» OBJECTIVE
Change "lens" to "camera" in everything from "In the picture" down to "22.5 metres". Write out only those lines, with nothing else altered.

» RECORD EXCERPTS
··········
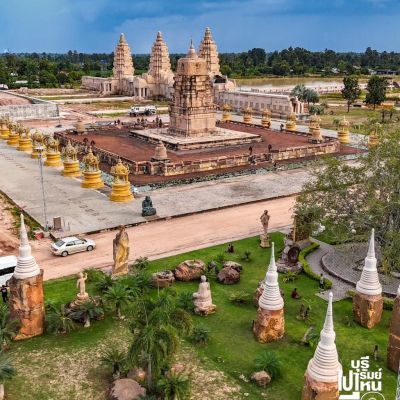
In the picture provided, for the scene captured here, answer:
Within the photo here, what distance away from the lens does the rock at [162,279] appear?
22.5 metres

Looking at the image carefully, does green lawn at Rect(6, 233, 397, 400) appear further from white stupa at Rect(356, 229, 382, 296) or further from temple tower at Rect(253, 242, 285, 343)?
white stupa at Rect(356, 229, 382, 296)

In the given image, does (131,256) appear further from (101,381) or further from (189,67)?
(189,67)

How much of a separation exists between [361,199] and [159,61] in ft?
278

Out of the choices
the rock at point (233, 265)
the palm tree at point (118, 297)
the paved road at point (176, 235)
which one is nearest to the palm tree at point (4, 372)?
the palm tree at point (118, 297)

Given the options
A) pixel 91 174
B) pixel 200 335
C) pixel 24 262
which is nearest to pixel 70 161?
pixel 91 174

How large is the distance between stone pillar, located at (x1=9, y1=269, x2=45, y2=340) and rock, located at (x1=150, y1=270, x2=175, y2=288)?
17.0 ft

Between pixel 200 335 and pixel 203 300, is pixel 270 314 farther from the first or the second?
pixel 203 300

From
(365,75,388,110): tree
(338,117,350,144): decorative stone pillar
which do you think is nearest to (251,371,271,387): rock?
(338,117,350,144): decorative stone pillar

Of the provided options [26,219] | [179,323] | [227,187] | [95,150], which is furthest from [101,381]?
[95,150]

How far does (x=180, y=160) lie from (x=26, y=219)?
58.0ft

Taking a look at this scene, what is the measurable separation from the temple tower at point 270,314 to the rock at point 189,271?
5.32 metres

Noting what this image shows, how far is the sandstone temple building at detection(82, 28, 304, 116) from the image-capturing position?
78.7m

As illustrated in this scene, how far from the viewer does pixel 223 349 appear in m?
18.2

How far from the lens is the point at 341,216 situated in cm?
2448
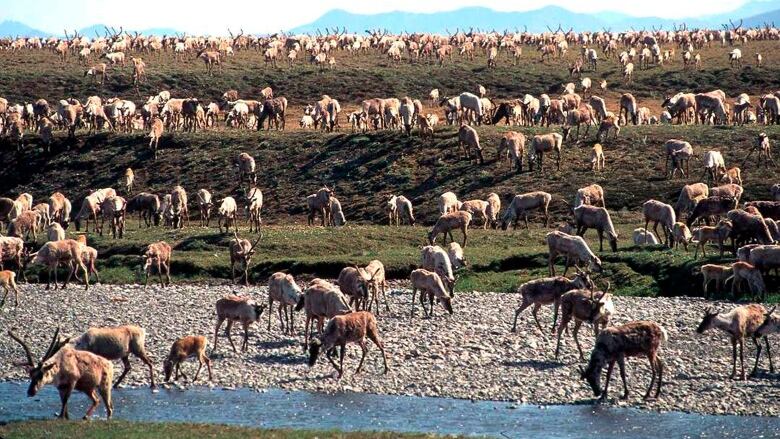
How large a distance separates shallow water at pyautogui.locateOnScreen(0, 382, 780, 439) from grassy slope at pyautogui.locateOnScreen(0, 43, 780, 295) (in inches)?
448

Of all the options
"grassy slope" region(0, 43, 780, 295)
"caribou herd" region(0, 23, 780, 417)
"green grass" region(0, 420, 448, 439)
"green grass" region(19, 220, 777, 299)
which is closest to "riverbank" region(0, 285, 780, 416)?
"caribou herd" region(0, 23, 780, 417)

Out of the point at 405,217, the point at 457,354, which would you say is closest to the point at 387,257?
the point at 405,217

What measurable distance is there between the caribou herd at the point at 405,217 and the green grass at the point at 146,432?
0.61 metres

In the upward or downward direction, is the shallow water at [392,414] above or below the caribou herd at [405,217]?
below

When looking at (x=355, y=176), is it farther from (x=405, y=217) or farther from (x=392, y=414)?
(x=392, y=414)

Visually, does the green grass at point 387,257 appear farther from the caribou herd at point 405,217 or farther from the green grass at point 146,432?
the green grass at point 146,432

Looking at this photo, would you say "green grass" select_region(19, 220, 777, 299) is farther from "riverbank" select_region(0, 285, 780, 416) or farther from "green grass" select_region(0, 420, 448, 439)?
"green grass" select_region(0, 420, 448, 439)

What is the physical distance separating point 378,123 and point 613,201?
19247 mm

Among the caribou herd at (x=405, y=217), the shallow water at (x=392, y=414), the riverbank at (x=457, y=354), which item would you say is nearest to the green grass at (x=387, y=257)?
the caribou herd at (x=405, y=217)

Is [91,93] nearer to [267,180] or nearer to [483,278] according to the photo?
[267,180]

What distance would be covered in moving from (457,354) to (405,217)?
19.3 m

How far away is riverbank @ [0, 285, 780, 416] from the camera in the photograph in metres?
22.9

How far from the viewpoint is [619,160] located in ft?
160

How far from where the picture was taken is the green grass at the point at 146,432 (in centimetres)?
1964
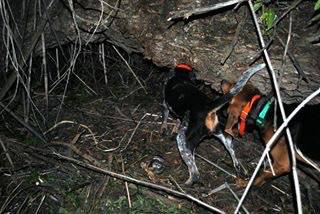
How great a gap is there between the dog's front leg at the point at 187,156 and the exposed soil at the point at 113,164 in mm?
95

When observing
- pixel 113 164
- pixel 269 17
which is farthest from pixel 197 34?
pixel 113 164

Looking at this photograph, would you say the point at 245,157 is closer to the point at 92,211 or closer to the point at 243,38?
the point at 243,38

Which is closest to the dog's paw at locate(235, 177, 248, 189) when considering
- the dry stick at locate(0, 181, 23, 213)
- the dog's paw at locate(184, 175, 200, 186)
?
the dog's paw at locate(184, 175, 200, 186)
··········
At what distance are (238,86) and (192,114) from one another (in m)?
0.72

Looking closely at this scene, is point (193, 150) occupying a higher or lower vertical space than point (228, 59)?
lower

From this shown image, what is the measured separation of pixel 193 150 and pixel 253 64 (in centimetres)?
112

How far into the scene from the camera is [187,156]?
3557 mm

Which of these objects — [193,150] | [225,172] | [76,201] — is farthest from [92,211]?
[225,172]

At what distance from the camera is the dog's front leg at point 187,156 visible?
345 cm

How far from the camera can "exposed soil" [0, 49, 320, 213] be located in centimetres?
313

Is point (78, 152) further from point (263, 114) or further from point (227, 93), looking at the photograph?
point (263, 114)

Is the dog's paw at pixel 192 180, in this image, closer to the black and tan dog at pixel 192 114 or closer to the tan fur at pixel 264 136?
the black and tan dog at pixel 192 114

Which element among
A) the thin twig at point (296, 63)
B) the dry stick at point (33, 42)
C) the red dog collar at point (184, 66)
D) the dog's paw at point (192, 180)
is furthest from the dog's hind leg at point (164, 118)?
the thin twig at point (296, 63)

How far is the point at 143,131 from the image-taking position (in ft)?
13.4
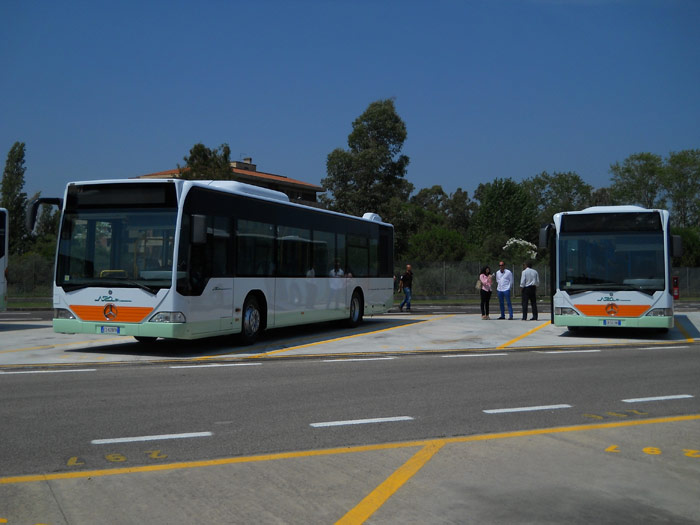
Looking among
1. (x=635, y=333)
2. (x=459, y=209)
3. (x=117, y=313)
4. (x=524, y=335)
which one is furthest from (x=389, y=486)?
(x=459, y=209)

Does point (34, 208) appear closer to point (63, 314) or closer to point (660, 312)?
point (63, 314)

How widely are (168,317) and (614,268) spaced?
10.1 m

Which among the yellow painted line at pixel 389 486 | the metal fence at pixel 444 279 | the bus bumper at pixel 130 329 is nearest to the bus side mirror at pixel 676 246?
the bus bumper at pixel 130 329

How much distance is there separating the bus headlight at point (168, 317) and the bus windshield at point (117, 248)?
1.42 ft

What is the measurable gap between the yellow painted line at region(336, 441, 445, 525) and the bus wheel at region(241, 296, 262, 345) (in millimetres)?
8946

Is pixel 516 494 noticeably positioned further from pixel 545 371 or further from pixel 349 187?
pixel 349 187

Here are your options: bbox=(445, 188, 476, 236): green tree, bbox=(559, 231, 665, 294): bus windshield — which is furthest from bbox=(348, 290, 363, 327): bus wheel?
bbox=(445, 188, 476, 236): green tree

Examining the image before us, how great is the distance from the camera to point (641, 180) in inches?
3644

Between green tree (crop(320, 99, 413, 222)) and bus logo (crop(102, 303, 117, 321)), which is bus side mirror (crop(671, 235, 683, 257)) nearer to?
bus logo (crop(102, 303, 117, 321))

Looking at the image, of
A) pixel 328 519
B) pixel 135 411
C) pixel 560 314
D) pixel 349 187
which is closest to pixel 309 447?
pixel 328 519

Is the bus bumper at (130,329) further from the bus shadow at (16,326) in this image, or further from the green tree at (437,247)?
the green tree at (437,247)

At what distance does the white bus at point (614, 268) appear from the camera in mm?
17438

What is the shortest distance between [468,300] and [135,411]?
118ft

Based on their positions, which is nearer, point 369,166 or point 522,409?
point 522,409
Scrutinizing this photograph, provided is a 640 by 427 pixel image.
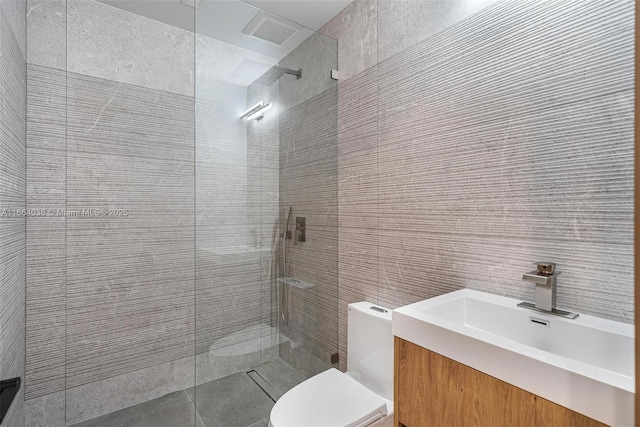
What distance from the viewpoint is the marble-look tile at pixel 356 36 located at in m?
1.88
··········
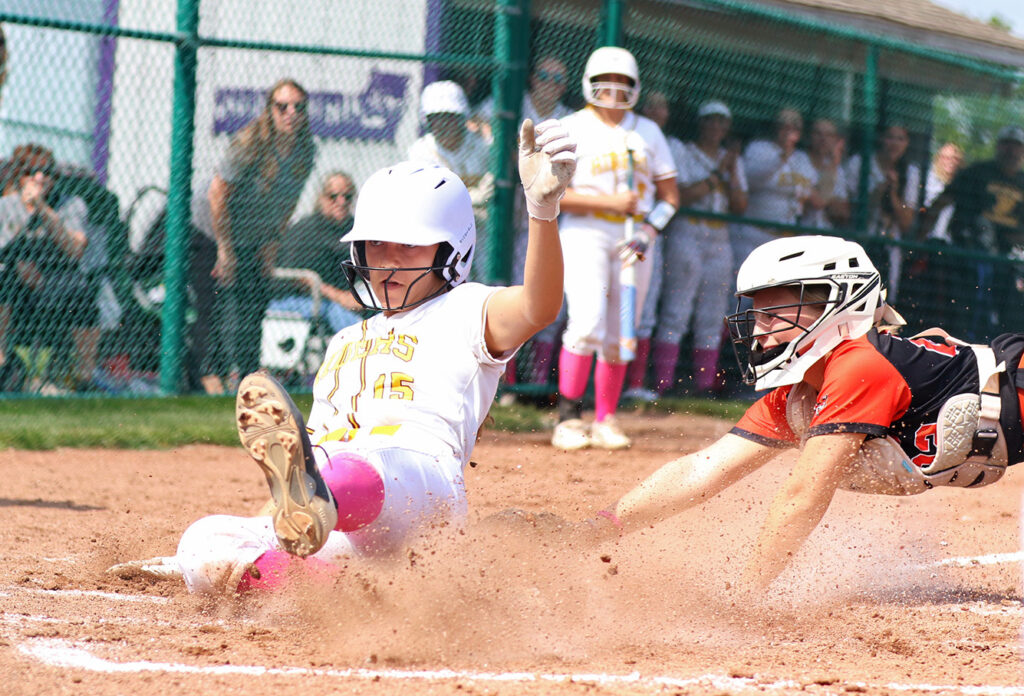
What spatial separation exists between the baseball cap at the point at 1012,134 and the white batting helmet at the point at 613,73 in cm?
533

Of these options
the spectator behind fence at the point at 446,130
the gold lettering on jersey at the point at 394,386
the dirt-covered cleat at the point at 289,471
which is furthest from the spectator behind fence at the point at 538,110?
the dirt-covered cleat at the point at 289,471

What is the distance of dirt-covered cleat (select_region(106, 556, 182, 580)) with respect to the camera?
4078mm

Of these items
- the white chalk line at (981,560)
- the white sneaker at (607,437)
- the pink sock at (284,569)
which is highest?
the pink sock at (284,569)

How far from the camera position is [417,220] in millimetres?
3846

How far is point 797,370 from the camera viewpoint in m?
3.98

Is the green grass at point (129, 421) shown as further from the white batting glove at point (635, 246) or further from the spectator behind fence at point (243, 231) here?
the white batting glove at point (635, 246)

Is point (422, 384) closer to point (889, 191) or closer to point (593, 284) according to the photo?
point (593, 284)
··········
» SOLUTION FOR THIS EXERCISE
In the picture provided, for the scene captured here, answer:
Within the photo here, what distance away from the camera does the rock at [162,279] appear?
22.5 metres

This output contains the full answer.